O Ti Artur marinheiro

Impeçam um cavalo de galopar, cortem as asas a um pássaro ou fechem um leão numa jaula e compreenderão o que aconteceu quando o meu tio Artur deixou de sentir o salitre do mar e o balanço das ondas.

Com o tempo as suas memórias começaram a desprezar a verdade e quando a verdade deixou de ter importância, só o álcool se aproximou um pouco do efeito que o balanço do mar provoca num marinheiro.

Ensinou-me coisas que já esqueci: o que significa o halo em torno da lua, e quando a lua parece um barco a afundar-se, e quando as nuvens parecem bigornas de ferreiro e outras coisas que só os marujos, com saudades do balanço das ondas, perdem tempo a contar aos putos.

Aos moralistas que não faziam a menor ideia da falta que faz o galopar a um cavalo, o voar a um pássaro ou um copo de vinho a um marujo preso ao chão, depois de se ter habituado à liberdade do espaço sem limites do oceano, ele respondia com sarcasmo:

Desgraçados portugueses, filhos de um país vinícola, se haviam de se embebedar todos os dias, ainda censuram aqueles que cumprem patrioticamente com o seu dever!

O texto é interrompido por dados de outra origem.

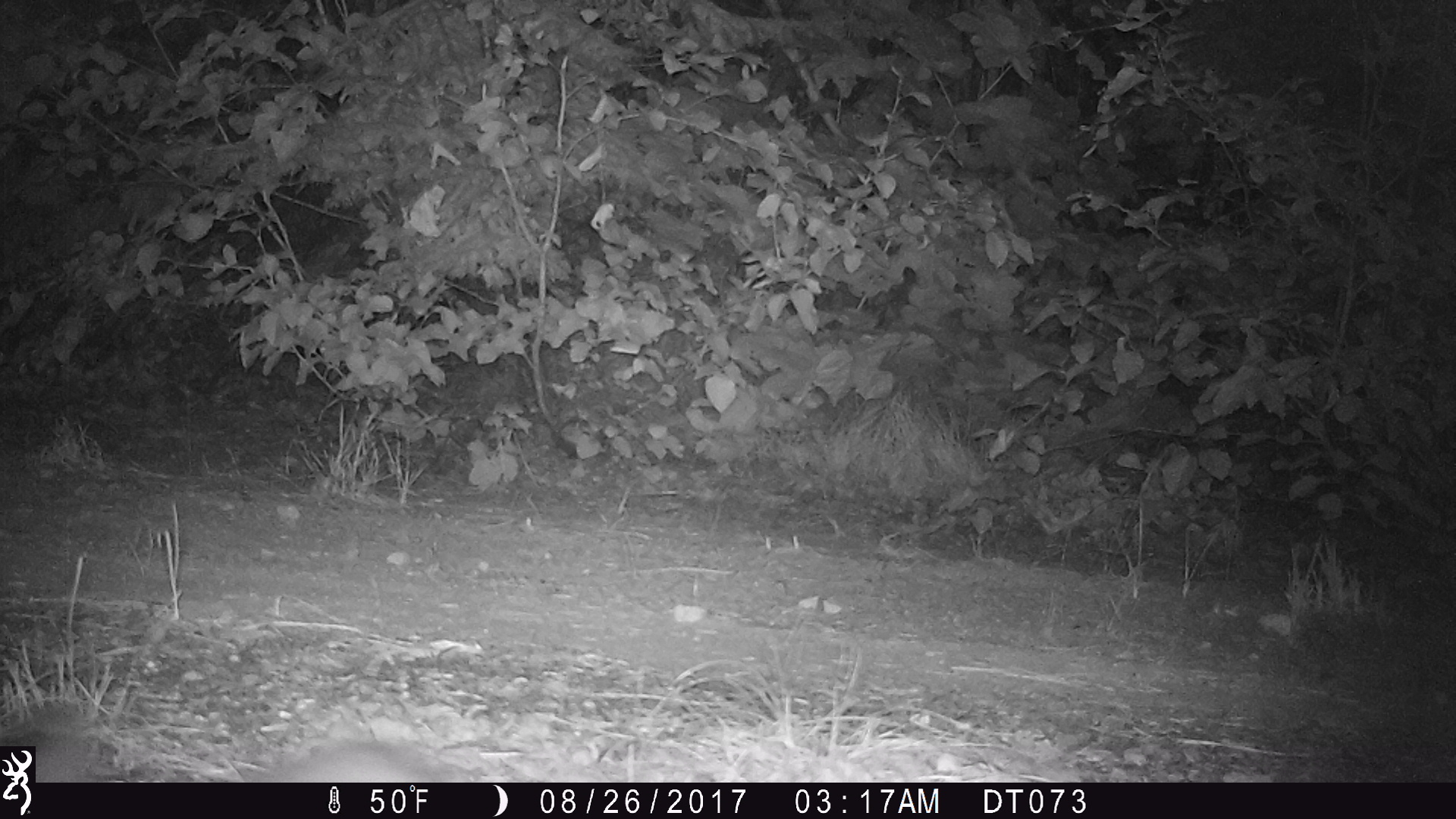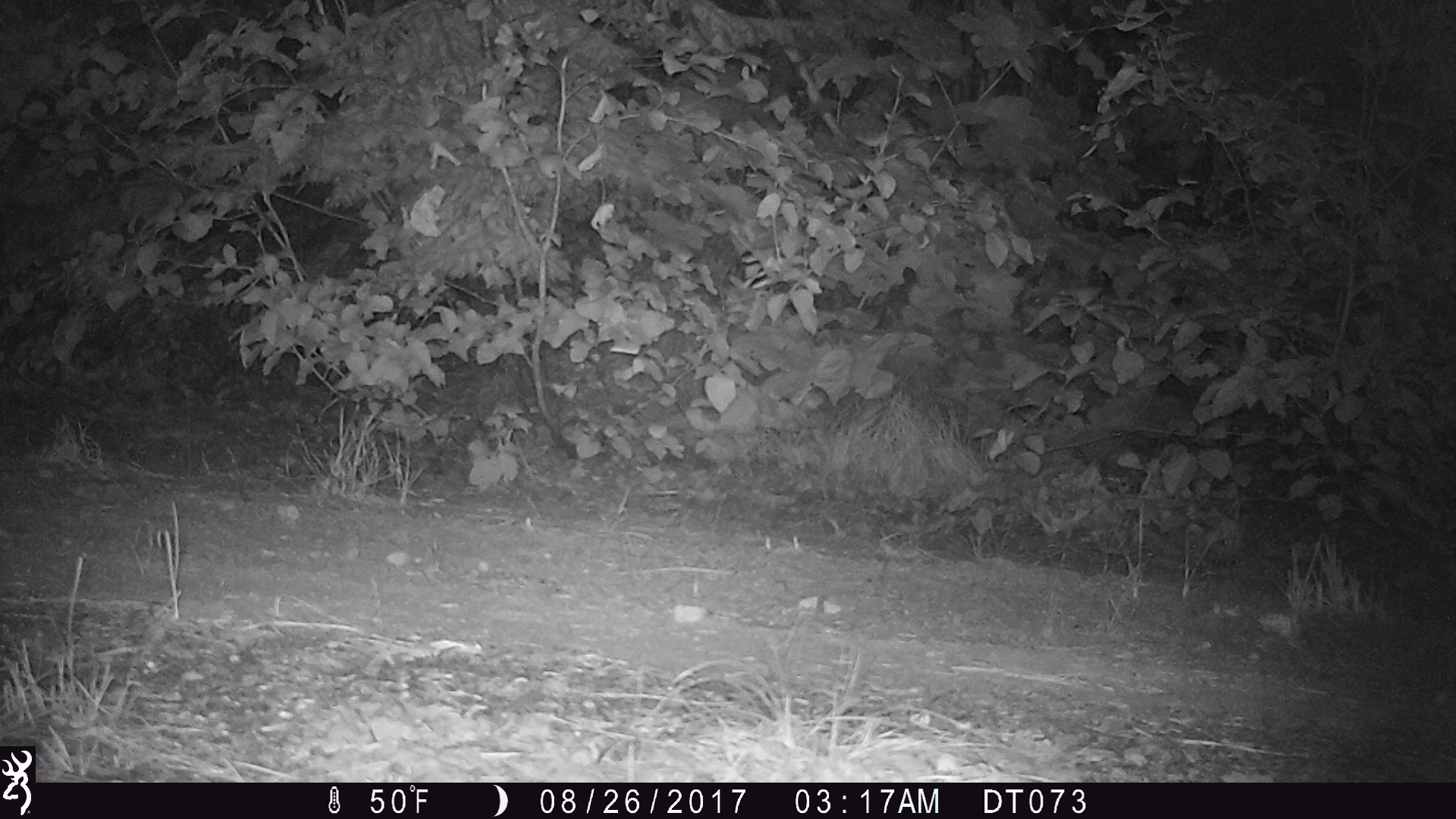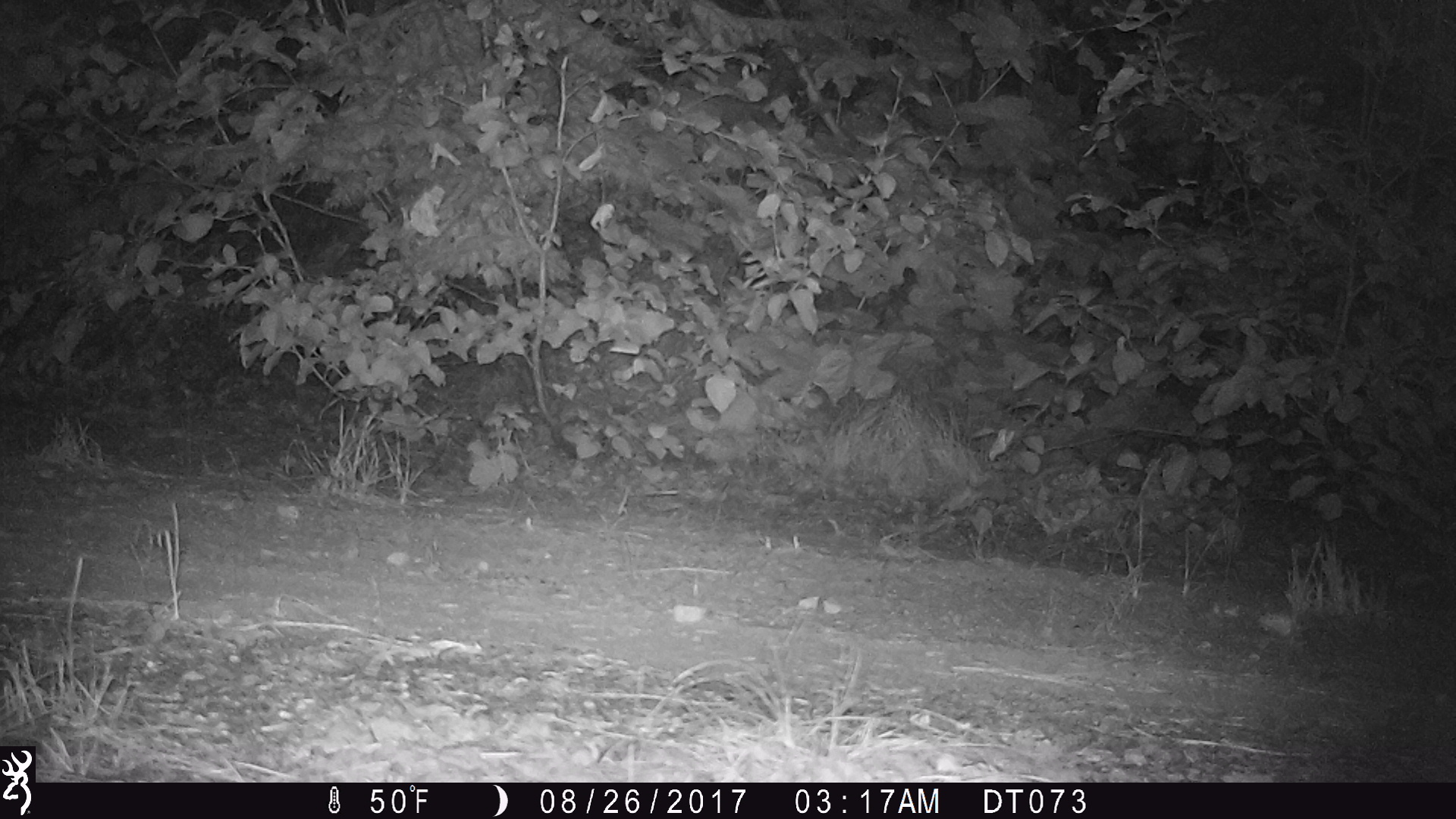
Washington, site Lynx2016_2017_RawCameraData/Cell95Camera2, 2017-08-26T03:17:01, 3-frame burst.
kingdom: Animalia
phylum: Chordata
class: Mammalia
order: Lagomorpha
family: Leporidae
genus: Lepus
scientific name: Lepus americanus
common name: snowshoe hare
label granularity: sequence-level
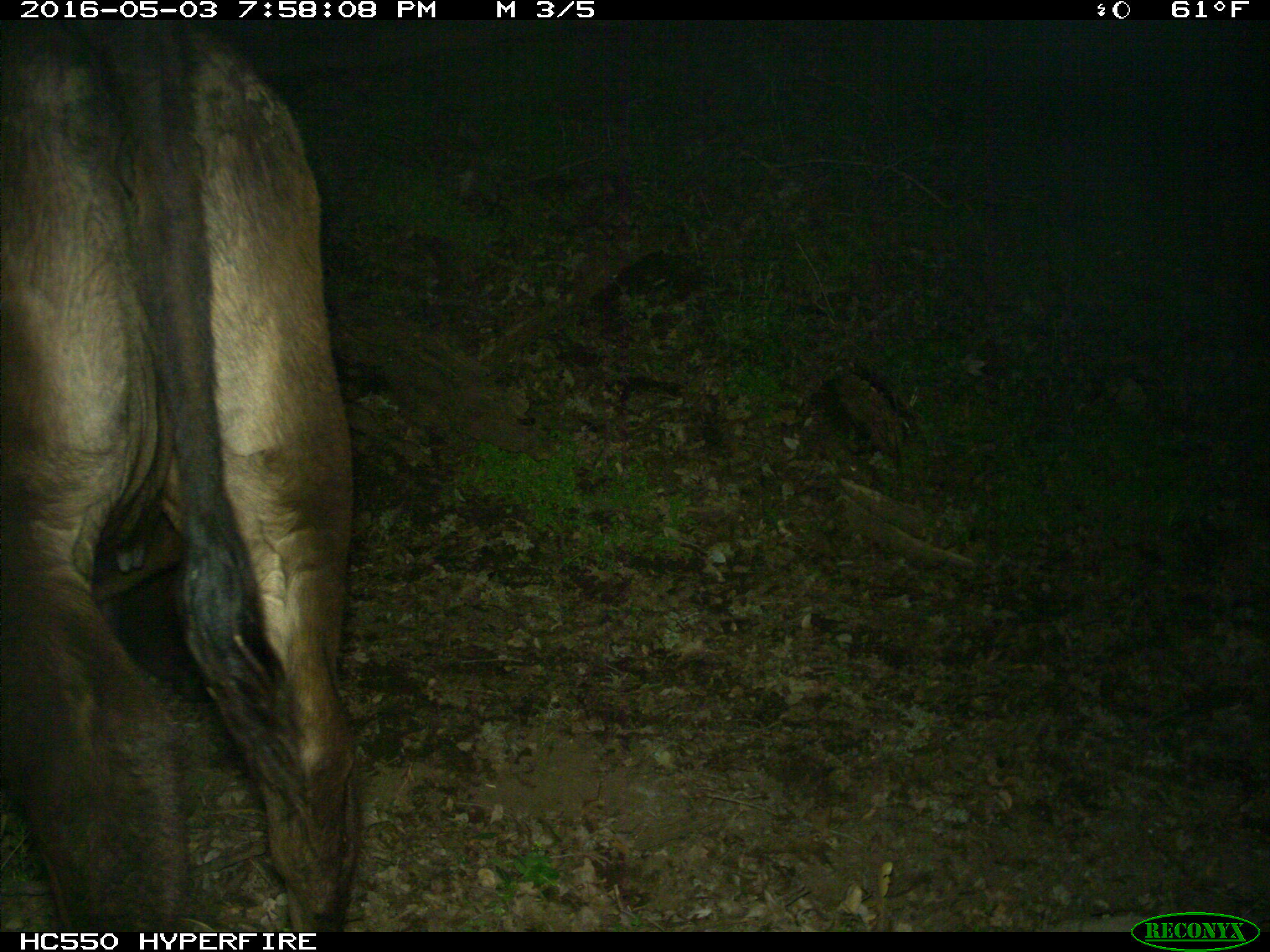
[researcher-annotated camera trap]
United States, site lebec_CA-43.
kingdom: Animalia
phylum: Chordata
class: Mammalia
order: Artiodactyla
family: Bovidae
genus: Bos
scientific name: Bos taurus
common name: domestic cow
Bos taurus (domestic cow).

Contou-me um homem, que encontrei em África, que um dia, quando marinheiro e num bar dum porto não sei de que cidade, se vira rodeado de rufias dispostos a darem cabo dele e que um marinheiro de corpo franzino o defendera, depois, sozinho, esvaziou o bar a murro. Que ficaram amigos, que se chamava Artur, que era o tipo mais duro e mais leal que conhecera, que era de Aguim, que gostava de saber como ele estava.

Deixei, eu também, que a memória desprezasse a verdade. Não lhe disse que o marinheiro de corpo franzino e de nervos de aço já não enfrentava rufias sozinho para ajudar marinheiros em apuros e que o álcool era a única coisa que o fazia esquecer do balanço do mar.

Um homem deve ser lembrado no seu melhor.